Task requirements:
**A.** In the article about the band CYHSY, which record label does the band sign with for global distribution?
**B.** Write the next part of the article about the band CYHSY, picking up right after its final sentence.

Source:
## start
While for many bands those are the magic words — a deal like
that typically is worth more than $1 million — for CYHSY it is a
confirmation of its belief that it is already self-sufficient.
To be sure, a label might make things easier. But CYHSY is
already generating press attention and raves from influencers like
triple-A KEXP Seattle and pitchforkmedia.com without the help of a
label. Likewise, it is actually selling records sans record company.
Armed with a torrent of online hype and not much else — no marketing,
no distribution and almost no touring — the band has managed to sell
close to 5,000 copies of the album in a month. That’s more than double
the initial pressing of the album manufactured for its June release.

And the band isn’t interested in making a music video, nor does it see itself as a fit for mainstream radio.
By the time the band members regroup later that day at a
Brooklyn bar to discuss the merits of Columbia’s offer, not only have
they come to the conclusion that they don’t want to do a deal with the
label, they realize they don’t want a deal with any record label — at
least not in the United States.
Outside the States is a different story. The band recognizes
it needs help overseas, and in October it ultimately will sign a record
deal with Wichita Recordings for global distribution. Though even there
the agreement will leave much of the power in the hands of CYHSY.
“When I started working with these guys, the first thing I
said to them was, ‘We’ve got to make sure you have a career
worldwide,”‘ band manager Stern says. “Wichita is a three-person label,
and the reason we signed to them is that they’re just an extension of
me and of the band. They’re doing things the exact same way that we
do.”

But as for the United States, it is decided that day that talks with all other American labels, including Seattle-based
Barsuk Records, will be cut off, too.

Stern adds, “All the ways that they knew how to make the band really big, really quickly, we didn’t need.”

BUSINESS ANOMOLY
With the release of “Some Loud Thunder,” many in the music
business will be watching CYHSY to see how that decision to bypass the
label system in the United States holds up over time.
On the follow-up, the group faces the pressure of increased
commercial expectations and, without a U.S. label, a bigger workload in
setting up the album. In America, the album is expected to ship as many
as 60,000 copies out of the gates, up from 2,000 in 2005.
## end
Data section:
## start
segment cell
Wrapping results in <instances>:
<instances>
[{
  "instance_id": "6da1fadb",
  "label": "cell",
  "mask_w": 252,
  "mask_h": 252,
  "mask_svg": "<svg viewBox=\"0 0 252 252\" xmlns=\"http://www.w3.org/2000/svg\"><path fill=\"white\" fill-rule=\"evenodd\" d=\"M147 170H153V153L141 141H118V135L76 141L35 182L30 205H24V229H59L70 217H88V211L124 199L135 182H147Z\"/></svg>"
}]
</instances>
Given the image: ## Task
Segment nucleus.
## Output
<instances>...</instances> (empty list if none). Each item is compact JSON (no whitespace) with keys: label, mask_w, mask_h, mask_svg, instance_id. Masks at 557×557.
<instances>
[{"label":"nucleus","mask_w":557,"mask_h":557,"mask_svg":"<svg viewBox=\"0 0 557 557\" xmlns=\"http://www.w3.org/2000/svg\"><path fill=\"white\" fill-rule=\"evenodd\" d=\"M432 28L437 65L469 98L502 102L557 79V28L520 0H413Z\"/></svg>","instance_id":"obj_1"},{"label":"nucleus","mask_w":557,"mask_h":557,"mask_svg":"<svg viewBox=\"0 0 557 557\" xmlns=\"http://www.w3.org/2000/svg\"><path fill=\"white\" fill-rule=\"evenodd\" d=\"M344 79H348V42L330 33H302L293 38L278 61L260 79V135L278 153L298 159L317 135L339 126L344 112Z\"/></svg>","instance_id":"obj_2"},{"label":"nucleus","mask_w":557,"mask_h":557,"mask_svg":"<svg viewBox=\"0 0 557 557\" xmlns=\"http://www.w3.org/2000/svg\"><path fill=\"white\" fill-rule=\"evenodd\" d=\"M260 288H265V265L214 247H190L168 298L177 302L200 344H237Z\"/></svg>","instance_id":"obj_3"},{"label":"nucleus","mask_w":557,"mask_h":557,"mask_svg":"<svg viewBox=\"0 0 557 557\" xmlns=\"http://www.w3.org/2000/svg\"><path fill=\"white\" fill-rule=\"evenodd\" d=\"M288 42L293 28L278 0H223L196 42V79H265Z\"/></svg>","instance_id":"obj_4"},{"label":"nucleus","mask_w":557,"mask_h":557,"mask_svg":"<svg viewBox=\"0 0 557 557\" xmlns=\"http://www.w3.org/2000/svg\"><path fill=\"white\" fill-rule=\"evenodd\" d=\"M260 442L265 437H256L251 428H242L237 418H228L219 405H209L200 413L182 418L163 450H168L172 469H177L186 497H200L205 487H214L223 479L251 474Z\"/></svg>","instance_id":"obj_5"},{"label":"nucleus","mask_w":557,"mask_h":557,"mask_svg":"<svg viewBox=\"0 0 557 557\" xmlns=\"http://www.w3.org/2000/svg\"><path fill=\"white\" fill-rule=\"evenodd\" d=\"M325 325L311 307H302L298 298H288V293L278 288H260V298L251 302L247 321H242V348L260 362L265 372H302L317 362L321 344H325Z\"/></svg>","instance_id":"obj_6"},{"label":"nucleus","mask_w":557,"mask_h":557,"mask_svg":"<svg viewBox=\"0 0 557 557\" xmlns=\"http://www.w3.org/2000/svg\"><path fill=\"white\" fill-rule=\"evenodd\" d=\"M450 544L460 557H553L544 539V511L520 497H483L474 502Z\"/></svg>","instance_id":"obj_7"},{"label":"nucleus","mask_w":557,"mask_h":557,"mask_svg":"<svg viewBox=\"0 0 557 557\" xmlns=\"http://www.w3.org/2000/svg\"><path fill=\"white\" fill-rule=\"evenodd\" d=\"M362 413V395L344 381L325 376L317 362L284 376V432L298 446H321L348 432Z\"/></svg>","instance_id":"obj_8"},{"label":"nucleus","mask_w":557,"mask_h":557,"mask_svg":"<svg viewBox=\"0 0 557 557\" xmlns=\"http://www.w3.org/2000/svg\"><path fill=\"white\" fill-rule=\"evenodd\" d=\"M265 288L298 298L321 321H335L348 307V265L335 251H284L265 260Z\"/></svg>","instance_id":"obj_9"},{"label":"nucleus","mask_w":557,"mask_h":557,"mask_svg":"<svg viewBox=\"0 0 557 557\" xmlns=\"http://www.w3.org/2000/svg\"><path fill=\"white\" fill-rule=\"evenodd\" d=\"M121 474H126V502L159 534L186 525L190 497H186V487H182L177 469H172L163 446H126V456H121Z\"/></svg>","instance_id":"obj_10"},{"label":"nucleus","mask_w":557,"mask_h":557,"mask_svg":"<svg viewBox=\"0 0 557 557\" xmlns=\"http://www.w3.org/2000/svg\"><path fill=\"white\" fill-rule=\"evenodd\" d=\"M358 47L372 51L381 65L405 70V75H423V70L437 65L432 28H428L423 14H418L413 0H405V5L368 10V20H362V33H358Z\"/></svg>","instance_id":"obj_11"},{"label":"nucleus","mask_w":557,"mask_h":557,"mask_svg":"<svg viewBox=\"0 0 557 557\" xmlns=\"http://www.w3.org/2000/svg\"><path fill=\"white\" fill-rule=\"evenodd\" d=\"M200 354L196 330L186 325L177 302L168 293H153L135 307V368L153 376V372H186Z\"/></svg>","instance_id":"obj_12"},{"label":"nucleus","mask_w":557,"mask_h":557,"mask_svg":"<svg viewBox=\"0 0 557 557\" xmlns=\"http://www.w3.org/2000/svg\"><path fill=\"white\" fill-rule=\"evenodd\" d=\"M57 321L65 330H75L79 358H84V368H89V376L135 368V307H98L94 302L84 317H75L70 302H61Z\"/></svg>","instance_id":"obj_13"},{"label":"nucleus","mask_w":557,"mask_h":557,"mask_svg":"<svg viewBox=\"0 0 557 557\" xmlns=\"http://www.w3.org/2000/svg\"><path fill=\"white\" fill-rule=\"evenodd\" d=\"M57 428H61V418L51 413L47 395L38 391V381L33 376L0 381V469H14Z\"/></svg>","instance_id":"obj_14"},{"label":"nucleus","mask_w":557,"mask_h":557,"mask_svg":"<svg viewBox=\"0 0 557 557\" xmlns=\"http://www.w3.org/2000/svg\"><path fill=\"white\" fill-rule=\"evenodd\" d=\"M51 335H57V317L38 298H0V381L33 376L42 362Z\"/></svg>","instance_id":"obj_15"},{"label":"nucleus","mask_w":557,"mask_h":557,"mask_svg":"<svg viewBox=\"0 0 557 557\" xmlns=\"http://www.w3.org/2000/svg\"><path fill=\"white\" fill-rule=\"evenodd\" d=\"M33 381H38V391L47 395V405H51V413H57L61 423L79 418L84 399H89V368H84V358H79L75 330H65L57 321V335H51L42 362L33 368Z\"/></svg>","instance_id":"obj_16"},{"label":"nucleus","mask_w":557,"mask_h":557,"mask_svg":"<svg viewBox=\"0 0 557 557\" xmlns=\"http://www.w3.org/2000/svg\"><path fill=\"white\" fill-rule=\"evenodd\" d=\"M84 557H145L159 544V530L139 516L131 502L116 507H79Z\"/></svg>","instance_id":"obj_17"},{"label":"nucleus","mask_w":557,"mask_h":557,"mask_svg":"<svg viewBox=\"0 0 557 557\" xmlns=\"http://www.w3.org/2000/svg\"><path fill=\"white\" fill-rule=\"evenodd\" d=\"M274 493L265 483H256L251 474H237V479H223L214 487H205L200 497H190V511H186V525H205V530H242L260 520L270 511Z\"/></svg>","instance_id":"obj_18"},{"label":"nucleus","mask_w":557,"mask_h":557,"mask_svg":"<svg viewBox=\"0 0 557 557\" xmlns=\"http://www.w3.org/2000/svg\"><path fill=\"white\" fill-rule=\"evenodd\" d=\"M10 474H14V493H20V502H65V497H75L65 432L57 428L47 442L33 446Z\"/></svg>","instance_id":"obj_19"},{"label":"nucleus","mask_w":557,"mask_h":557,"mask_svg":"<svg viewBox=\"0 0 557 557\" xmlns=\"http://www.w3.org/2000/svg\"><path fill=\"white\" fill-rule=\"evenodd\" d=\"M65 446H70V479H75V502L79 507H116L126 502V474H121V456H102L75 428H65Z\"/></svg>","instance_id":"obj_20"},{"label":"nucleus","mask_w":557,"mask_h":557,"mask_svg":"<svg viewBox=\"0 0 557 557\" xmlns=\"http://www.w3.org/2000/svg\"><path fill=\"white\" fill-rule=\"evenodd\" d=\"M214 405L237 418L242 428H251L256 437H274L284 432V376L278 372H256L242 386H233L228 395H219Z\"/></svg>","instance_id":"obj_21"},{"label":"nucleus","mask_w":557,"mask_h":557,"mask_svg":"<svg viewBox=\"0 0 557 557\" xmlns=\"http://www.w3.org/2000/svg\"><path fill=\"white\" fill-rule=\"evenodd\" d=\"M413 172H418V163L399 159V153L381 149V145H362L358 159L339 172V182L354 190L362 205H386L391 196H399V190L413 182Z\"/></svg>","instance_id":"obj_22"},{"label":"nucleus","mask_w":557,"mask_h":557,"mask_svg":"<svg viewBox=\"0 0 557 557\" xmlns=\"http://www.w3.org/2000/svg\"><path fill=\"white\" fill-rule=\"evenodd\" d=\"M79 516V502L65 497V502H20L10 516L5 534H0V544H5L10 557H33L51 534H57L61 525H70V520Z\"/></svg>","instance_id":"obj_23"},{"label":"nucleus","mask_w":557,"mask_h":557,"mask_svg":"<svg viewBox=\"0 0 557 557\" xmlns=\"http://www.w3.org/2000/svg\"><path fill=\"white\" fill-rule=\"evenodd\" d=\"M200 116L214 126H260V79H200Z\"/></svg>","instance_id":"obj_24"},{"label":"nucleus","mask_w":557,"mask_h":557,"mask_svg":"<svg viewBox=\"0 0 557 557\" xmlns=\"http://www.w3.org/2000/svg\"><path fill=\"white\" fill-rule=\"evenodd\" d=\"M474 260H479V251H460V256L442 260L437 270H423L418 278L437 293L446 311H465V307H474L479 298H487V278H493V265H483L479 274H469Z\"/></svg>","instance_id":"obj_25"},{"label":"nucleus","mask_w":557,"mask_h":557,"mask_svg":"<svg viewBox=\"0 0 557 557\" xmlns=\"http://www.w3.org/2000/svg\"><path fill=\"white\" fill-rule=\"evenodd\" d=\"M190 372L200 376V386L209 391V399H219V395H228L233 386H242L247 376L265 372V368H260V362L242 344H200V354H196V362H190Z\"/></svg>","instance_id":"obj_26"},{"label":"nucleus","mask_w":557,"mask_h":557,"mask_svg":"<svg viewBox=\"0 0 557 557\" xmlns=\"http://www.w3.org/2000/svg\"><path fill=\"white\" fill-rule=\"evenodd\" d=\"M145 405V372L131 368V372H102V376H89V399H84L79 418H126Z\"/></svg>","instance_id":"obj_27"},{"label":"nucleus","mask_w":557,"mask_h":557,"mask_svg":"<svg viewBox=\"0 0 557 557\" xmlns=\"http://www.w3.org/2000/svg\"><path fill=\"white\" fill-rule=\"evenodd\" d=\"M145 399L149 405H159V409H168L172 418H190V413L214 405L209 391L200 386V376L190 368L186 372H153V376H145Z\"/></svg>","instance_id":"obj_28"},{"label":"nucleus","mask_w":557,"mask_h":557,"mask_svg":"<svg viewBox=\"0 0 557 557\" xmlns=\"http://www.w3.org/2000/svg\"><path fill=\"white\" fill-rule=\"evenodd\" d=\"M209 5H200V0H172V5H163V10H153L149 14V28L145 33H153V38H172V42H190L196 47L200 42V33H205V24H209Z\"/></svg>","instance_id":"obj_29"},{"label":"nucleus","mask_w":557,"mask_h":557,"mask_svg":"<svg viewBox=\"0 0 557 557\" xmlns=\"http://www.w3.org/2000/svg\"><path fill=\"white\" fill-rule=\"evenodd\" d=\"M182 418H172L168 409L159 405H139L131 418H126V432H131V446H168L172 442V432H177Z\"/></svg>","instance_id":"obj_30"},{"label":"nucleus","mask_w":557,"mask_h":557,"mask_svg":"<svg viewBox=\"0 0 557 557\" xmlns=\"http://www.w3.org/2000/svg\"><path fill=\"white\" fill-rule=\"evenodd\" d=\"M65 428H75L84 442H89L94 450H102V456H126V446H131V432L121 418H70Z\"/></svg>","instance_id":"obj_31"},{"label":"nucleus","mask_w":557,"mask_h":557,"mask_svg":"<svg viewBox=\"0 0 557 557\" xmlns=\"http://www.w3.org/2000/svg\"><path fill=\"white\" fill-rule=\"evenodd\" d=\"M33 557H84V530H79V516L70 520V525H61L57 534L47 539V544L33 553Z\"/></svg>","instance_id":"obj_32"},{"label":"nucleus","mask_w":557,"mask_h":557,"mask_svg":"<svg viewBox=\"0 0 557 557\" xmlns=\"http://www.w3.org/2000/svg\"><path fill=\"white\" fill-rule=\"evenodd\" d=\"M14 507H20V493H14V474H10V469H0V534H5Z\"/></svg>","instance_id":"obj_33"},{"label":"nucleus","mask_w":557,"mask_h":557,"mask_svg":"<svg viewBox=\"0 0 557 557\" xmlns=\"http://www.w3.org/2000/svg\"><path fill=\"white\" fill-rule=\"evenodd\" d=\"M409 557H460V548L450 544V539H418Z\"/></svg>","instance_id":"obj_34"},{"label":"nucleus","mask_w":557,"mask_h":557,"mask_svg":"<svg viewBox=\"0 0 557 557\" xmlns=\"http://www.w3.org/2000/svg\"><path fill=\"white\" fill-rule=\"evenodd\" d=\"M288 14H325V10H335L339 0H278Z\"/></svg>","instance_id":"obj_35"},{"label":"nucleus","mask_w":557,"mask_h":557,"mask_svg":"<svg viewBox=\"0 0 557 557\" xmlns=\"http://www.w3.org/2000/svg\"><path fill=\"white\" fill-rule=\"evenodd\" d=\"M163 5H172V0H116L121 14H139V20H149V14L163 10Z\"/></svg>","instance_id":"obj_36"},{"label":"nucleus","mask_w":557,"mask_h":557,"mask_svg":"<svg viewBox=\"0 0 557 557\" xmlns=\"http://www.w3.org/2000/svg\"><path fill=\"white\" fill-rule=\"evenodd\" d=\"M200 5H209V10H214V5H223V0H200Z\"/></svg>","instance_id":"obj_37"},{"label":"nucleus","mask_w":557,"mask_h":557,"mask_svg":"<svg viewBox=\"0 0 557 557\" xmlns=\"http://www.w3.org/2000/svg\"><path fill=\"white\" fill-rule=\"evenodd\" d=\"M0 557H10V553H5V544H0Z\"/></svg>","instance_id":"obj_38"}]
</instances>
## end
Answers to the exercise:
**A.** Wichita Recordings

**B.**
As was the case with “Clap Your Hands Say Yeah,” label
functions in the United States are farmed out where and when necessary.
The band is again taking the album directly to retailers via Warner
Music Group’s indie-distribution arm,
Alternative Distribution Alliance.
Still, those working with the band, and the band itself, are
reluctant to set themselves up as poster children for a new business
model. ADA boss Andy Allen sees the situation as much more of an
anomaly.
“For developing bands, it’s an extremely high-risk way to go,”
he told Billboard in a recent interview. “It was never our intent to
establish direct relationships with bands. We don’t have an in-house
label here at ADA, and we’re not really equipped to work with bands
directly. We have not done any deals like that since. It was a function
of being friends with the band, the manager and the lawyer.”
Ounsworth, too, thinks his band’s accomplishments are
relatively singular, but for different reasons from business models or
new media marketing approaches. “Maybe there is something to the music
rather than just communication on the
Internet,” he offers.

Regardless of why the CYHSY approach is working, it has certainly enabled the band to do things its way.
For starters, a substantial part of the band’s profits come
from album sales, not touring. Worldwide the band claims sales of more
than 200,000 units of the first album, for a gross of more than $2
million.
Over much of the lifecycle of CYHSY’s first record, the band
was earning more than $7 an album on a CD with a developing artist list
price of $11.98. This time out, it has to settle for a more modest take
of $6 on the sale of every album — and that’s with a higher list price
of $13.98. But the band is investing more in retail price and
positioning programs. And it is still substantially greater than the $2
average the typical young band makes from record sales.

CYHSY doesn’t tour like the average young band either.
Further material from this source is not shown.